Investigators say evidence from a searched apartment tied a 9mm handgun to the killing of a 56-year-old man outside his sister’s home.
BARTOW, Fla. — A 48-year-old Bartow man has been charged with second-degree murder after investigators said he shot and killed his downstairs neighbor late March 26 at an apartment complex, then kept the suspected weapon in a closet inside the unit he shared with his mother.
Authorities say the case moved quickly from a violent death investigation to a murder arrest after detectives linked physical evidence from the scene to items found inside the suspect’s apartment. The victim, 56-year-old Jeffrey Blevins, was found outside the apartment he shared with his sister at Fountain Place Apartments. Sheriff Grady Judd said the motive remains unknown, but investigators say the evidence trail was strong enough to support a murder charge and may lead to a more serious count as the case develops.
Blevins was outside around 11 p.m. Thursday, March 26, talking by phone with his mother, according to investigators. During that call, his mother heard what sounded like a sudden collapse, and he stopped responding. She then called Blevins’ sister, who stepped outside and found him badly wounded in a pool of blood. Bartow police officers reached the complex within minutes of the 911 call and asked the Polk County Sheriff’s Office to assist. Detectives determined that Blevins had suffered a fatal gunshot wound and recovered a 9mm casing at the scene. By Monday, Judd said the case had turned on “old-fashioned detective work,” describing an inquiry that began without video footage or an eyewitness account of the shooting itself.
Investigators said the break came as detectives spoke with residents and other witnesses at the complex. According to the sheriff’s office, one resident reported that David Richard Morris had behaved aggressively toward other tenants. Another said Morris had a confrontation with Blevins before the killing. Judd also said detectives interviewed a man who claimed Morris had bragged about his gun while using methamphetamine in the past. Those statements helped detectives build enough probable cause to seek a search warrant for Morris’ apartment, which was directly above Blevins’ unit. Inside, investigators said they found a 9mm handgun in a backpack or closet area, along with a towel, shoes and clothing that appeared to have blood on them. Authorities later said ballistic testing confirmed that shell casing samples from the recovered handgun matched the casing found at the killing scene.
The sheriff’s office said forensic work became the backbone of the case. Investigators entered shell casing samples into the National Integrated Ballistic Information Network, commonly called NIBIN, and said the comparison showed the gun recovered from Morris’ apartment was the murder weapon. Judd said detectives also found what appeared to be blood evidence on the firearm itself and on other items in the residence. Those findings gave the investigation a clearer path after what officials described as an early dead end. Even so, several central questions remain unresolved. Authorities have not publicly described a clear motive, and Judd said there was no camera footage showing the shooting. Investigators also have not publicly detailed the exact moments before the gunfire or said whether Morris and Blevins had an ongoing dispute beyond the reported earlier confrontation.
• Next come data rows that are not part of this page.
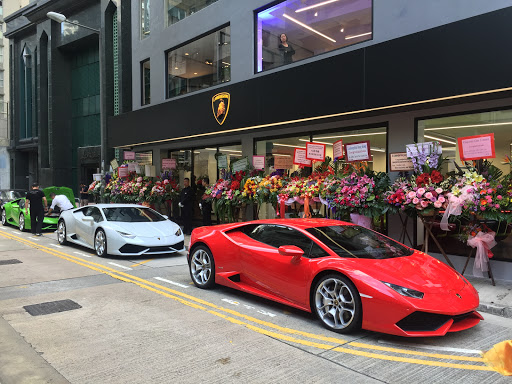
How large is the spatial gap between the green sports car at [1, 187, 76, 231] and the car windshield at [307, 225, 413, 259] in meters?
11.7

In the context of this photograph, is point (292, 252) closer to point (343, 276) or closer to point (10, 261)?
point (343, 276)

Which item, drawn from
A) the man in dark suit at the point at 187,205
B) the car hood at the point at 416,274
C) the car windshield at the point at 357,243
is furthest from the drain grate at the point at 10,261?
the car hood at the point at 416,274

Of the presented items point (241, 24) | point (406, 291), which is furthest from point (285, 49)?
point (406, 291)

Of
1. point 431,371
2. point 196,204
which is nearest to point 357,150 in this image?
point 431,371

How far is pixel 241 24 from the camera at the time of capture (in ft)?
40.3

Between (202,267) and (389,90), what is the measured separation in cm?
483

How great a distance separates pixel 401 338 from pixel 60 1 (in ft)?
102

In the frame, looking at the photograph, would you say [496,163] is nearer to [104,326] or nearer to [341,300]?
[341,300]

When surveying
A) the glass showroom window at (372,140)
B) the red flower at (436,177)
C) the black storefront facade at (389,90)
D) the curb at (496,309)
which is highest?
the black storefront facade at (389,90)

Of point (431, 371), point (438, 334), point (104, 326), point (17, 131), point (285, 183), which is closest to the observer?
point (431, 371)

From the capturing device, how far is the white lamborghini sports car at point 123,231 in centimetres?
918

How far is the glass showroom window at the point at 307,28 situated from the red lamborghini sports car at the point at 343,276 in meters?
5.87

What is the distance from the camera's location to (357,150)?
892 centimetres

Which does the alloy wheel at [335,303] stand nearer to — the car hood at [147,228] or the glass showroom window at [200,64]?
the car hood at [147,228]
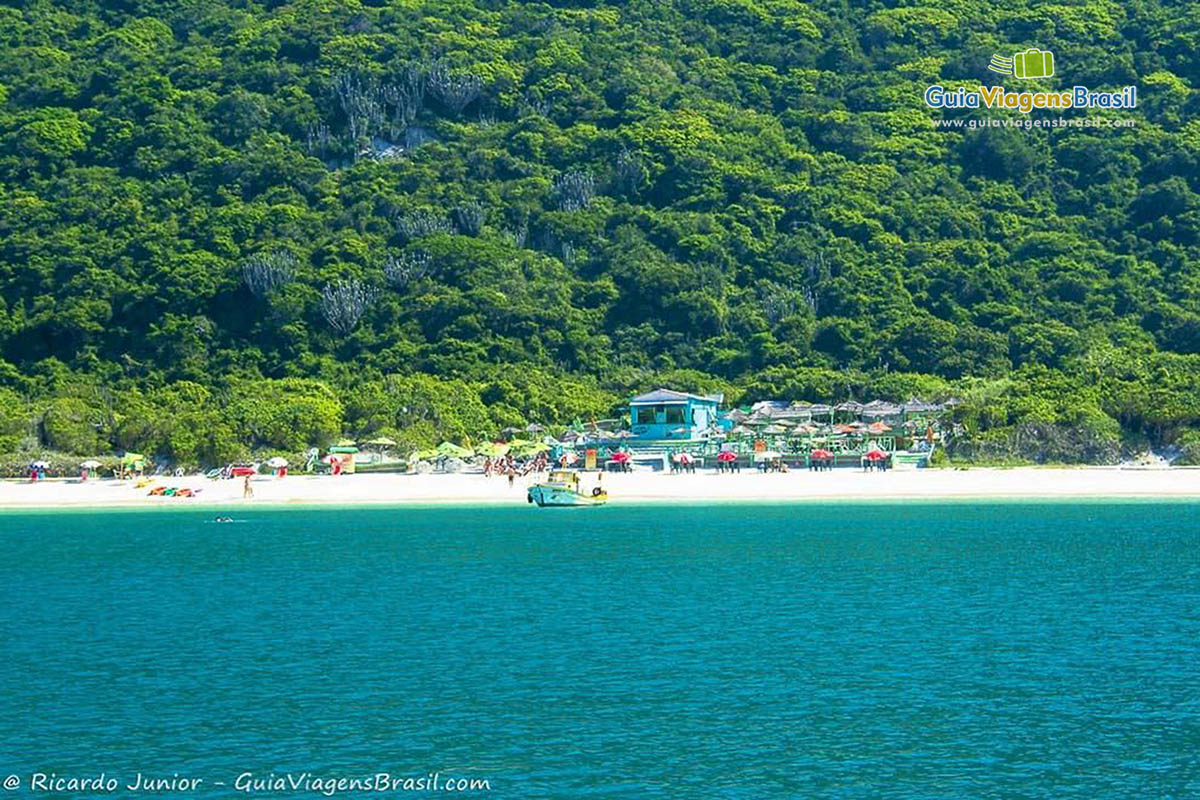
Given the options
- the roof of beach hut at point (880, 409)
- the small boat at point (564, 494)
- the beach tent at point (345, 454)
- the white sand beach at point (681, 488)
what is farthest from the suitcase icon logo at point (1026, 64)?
the small boat at point (564, 494)

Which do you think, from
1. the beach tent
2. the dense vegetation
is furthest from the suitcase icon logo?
the beach tent

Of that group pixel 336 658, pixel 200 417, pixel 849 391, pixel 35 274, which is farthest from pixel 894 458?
pixel 35 274

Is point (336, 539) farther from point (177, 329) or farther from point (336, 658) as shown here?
point (177, 329)

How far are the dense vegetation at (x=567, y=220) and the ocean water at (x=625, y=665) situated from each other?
22105 millimetres

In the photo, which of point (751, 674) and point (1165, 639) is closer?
point (751, 674)

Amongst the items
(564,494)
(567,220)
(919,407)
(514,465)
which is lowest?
(564,494)

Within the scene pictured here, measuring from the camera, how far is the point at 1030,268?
72750 millimetres

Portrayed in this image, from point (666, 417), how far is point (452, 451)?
8.37 meters

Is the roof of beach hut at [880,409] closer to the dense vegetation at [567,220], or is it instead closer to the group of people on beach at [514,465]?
the dense vegetation at [567,220]

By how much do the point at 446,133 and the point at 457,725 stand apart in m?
74.3

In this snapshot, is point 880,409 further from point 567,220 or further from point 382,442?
point 567,220

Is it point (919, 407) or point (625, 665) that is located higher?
point (919, 407)

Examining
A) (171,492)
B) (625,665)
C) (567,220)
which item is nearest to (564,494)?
(171,492)

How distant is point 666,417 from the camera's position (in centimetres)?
5700
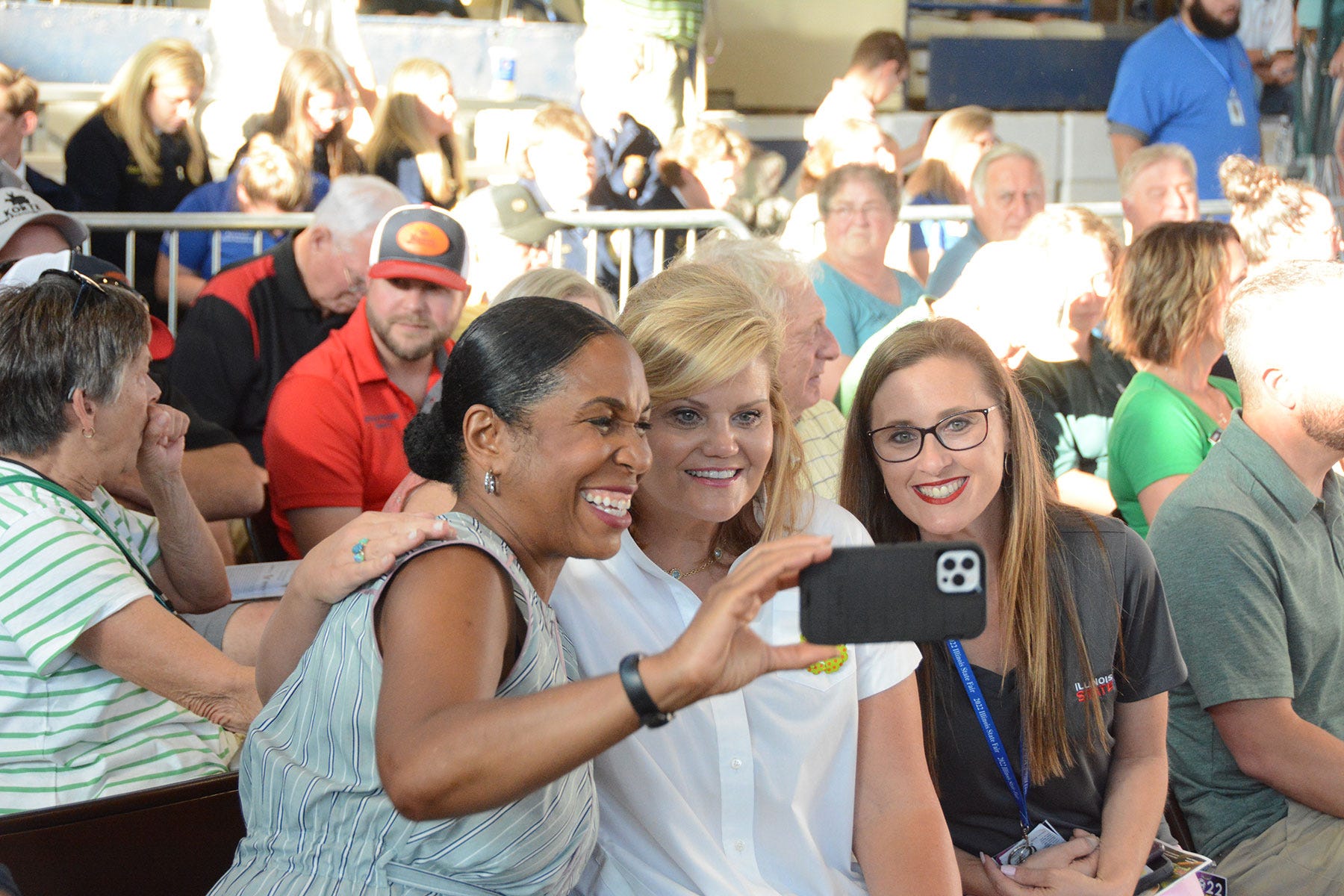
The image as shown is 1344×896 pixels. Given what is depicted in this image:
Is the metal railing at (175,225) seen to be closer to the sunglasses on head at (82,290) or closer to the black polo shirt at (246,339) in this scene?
the black polo shirt at (246,339)

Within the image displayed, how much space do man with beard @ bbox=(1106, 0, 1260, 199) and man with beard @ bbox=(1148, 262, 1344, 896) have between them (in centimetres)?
432

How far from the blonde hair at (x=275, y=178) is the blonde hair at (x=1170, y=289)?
10.7ft

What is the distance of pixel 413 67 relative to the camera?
6.14m

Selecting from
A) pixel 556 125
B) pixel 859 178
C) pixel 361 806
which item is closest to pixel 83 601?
pixel 361 806

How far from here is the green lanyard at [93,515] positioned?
2221mm

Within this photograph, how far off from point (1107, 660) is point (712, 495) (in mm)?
829

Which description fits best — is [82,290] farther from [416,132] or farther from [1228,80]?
[1228,80]

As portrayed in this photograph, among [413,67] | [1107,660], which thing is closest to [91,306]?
[1107,660]

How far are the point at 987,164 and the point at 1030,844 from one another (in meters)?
4.21

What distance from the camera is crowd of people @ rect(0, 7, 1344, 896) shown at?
1486 millimetres

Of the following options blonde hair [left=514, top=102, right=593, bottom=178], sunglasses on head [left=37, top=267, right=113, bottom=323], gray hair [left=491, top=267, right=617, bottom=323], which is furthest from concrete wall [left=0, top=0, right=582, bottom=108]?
sunglasses on head [left=37, top=267, right=113, bottom=323]

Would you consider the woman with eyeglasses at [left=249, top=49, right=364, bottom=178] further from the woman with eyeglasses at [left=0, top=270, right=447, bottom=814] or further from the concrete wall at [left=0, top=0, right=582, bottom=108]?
the woman with eyeglasses at [left=0, top=270, right=447, bottom=814]

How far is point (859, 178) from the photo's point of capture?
4.94m

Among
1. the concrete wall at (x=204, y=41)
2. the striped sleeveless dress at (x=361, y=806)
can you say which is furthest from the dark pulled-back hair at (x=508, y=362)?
the concrete wall at (x=204, y=41)
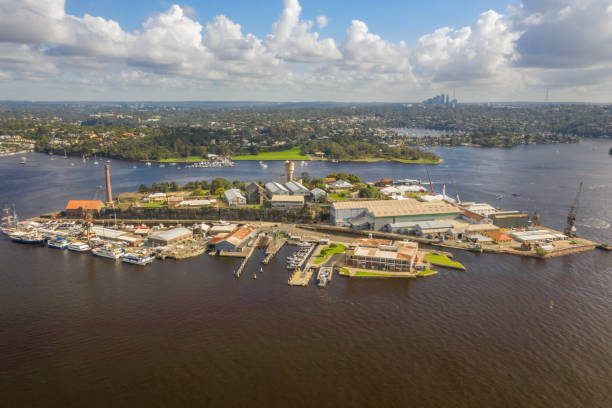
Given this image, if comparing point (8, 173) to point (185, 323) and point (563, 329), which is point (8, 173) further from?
point (563, 329)

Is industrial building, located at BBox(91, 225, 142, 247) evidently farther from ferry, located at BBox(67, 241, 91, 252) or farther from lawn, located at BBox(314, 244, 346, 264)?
lawn, located at BBox(314, 244, 346, 264)

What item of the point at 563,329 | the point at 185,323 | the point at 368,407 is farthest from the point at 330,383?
the point at 563,329

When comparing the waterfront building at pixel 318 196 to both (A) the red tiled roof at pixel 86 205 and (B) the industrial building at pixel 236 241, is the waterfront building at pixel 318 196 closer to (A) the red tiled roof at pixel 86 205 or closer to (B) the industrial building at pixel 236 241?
(B) the industrial building at pixel 236 241

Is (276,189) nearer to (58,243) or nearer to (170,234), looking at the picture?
(170,234)

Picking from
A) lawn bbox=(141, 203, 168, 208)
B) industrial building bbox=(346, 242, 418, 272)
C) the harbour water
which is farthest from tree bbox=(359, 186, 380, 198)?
lawn bbox=(141, 203, 168, 208)

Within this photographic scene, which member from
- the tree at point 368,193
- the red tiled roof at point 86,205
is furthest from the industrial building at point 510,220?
the red tiled roof at point 86,205

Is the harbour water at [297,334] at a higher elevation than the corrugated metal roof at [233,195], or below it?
below
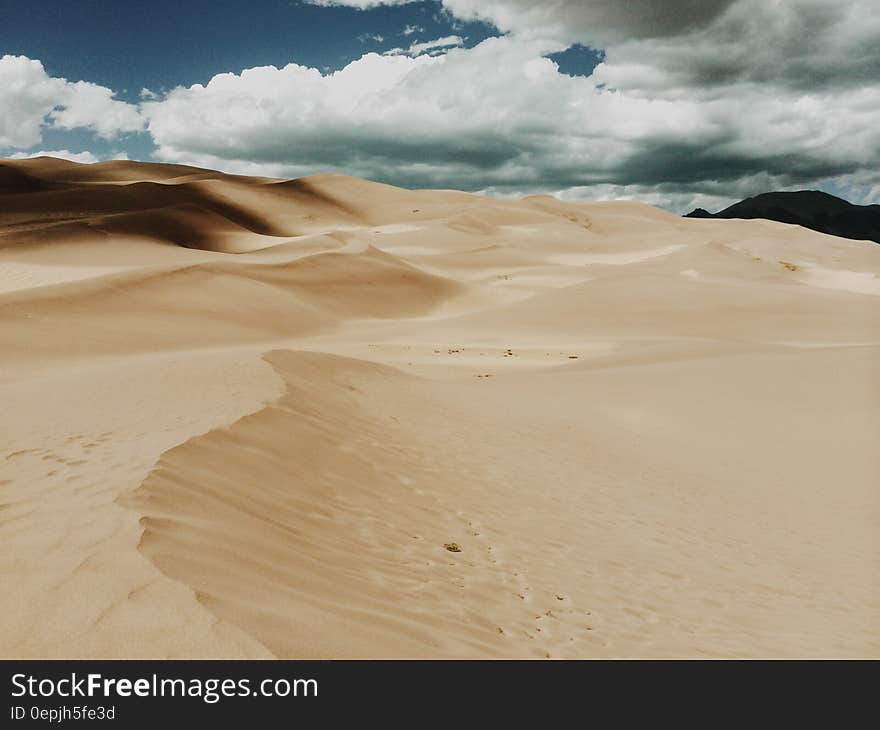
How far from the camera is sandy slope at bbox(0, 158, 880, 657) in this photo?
347 cm

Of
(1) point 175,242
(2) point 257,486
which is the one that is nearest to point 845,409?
(2) point 257,486

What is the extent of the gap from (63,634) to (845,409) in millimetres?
13444

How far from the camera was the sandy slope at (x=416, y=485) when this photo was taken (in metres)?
3.47

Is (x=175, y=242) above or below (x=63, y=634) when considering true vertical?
above

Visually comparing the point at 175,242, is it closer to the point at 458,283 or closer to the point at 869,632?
the point at 458,283

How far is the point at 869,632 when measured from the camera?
539 centimetres

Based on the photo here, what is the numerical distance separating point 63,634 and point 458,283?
110ft

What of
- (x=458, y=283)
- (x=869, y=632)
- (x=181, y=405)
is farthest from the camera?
(x=458, y=283)

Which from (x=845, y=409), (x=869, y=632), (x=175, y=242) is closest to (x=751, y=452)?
(x=845, y=409)

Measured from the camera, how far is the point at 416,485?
716 cm
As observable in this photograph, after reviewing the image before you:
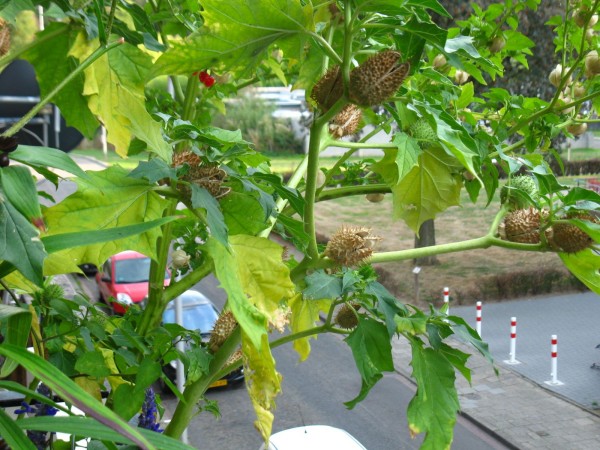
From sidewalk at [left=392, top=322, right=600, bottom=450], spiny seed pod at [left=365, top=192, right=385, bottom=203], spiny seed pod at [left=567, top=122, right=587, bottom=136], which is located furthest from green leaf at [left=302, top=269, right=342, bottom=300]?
sidewalk at [left=392, top=322, right=600, bottom=450]

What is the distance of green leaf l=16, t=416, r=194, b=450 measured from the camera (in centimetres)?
72

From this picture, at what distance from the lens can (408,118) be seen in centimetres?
134

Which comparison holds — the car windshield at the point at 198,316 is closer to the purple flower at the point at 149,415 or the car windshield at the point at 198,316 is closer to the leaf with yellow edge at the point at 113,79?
the purple flower at the point at 149,415

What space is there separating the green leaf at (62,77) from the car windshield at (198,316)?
28.3 ft

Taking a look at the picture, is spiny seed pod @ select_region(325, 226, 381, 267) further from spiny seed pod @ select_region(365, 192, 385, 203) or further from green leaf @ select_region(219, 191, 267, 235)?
spiny seed pod @ select_region(365, 192, 385, 203)

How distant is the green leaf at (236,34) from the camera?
1.01 m

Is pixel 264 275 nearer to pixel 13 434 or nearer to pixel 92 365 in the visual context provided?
pixel 13 434

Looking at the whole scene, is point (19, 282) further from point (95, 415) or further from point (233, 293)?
point (95, 415)

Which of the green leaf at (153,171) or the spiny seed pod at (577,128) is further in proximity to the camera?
the spiny seed pod at (577,128)

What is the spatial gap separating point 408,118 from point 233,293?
0.53 metres

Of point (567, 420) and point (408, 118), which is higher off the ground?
point (408, 118)

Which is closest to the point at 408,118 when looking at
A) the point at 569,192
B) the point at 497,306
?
the point at 569,192

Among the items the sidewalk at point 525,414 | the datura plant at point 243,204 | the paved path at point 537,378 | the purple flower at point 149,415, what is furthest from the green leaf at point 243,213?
the sidewalk at point 525,414

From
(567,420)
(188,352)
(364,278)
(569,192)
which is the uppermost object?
(569,192)
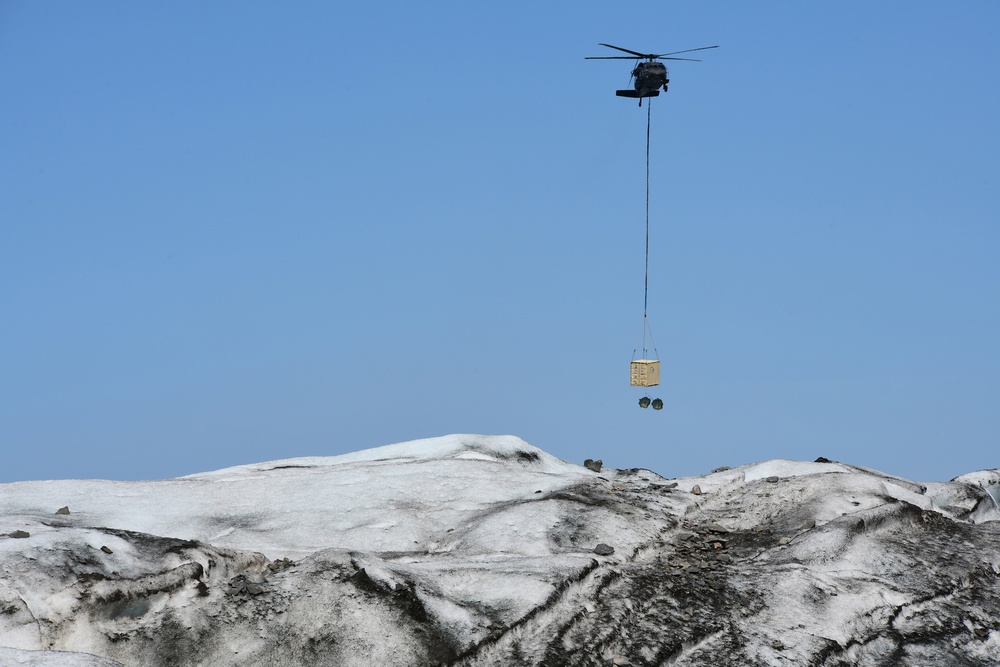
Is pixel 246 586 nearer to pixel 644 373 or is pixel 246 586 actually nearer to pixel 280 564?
pixel 280 564

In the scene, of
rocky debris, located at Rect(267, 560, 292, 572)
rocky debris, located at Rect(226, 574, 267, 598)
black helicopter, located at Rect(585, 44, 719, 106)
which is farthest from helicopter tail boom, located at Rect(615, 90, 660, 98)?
rocky debris, located at Rect(226, 574, 267, 598)

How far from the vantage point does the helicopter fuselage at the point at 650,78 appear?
2431 centimetres

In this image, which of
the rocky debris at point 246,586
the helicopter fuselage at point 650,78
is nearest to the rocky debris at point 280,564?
the rocky debris at point 246,586

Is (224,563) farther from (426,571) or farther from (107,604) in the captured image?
(426,571)

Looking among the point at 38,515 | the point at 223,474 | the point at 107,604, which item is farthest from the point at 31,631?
the point at 223,474

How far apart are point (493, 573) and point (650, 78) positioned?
52.8ft

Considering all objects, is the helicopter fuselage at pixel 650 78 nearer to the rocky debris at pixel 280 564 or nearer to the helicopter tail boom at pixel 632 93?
the helicopter tail boom at pixel 632 93

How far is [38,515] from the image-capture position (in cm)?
1434

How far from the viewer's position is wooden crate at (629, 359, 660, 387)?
855 inches

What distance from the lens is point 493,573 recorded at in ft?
36.1

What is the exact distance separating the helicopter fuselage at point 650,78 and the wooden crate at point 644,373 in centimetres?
663

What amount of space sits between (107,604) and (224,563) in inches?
54.7

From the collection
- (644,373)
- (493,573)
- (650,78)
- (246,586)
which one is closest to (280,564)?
(246,586)

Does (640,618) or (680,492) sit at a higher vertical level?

Morris was first taken into custody during the apartment search, when investigators said he refused to remain seated and interfered with detectives by yelling as they worked. The sheriff’s office said he was initially booked on misdemeanor counts of resisting and interfering with a traffic control device after deputies found two street signs in his possession. As forensic results came back, detectives added a second-degree murder charge tied to Blevins’ death. Judd said Monday that the charge could be upgraded to first-degree murder as the investigation continues, though no such upgrade had been announced at that point. Morris was being held without bond. Any future charging decision is expected to depend on additional review of witness accounts, forensic evidence and the timeline that prosecutors believe they can prove in court.
The killing shook a modest apartment complex where neighbors, relatives and investigators were suddenly pulled into a homicide case that began with a routine phone call home. Blevins, according to Judd, had been living with his sister in the complex and was described by authorities as easygoing and non-confrontational. Officials have not released a broader portrait of Morris beyond allegations gathered during the case and the sheriff’s own remarks at a news conference. Bartow Police Chief Stephen Walker said the arrest reflected close work between city police and sheriff’s detectives. The scene itself offered little immediate clarity, officials said, making each interview and each piece of physical evidence more important. By the time of the arrest announcement, investigators were presenting the case as one built from fragments that gradually pointed to the upstairs neighbor.
The case now stands at the charging stage, with Morris jailed and detectives still working to answer why Blevins was killed. The next milestone is likely a court appearance as prosecutors decide whether the second-degree murder count will remain or be revised.
Author note: Last updated April 1, 2026.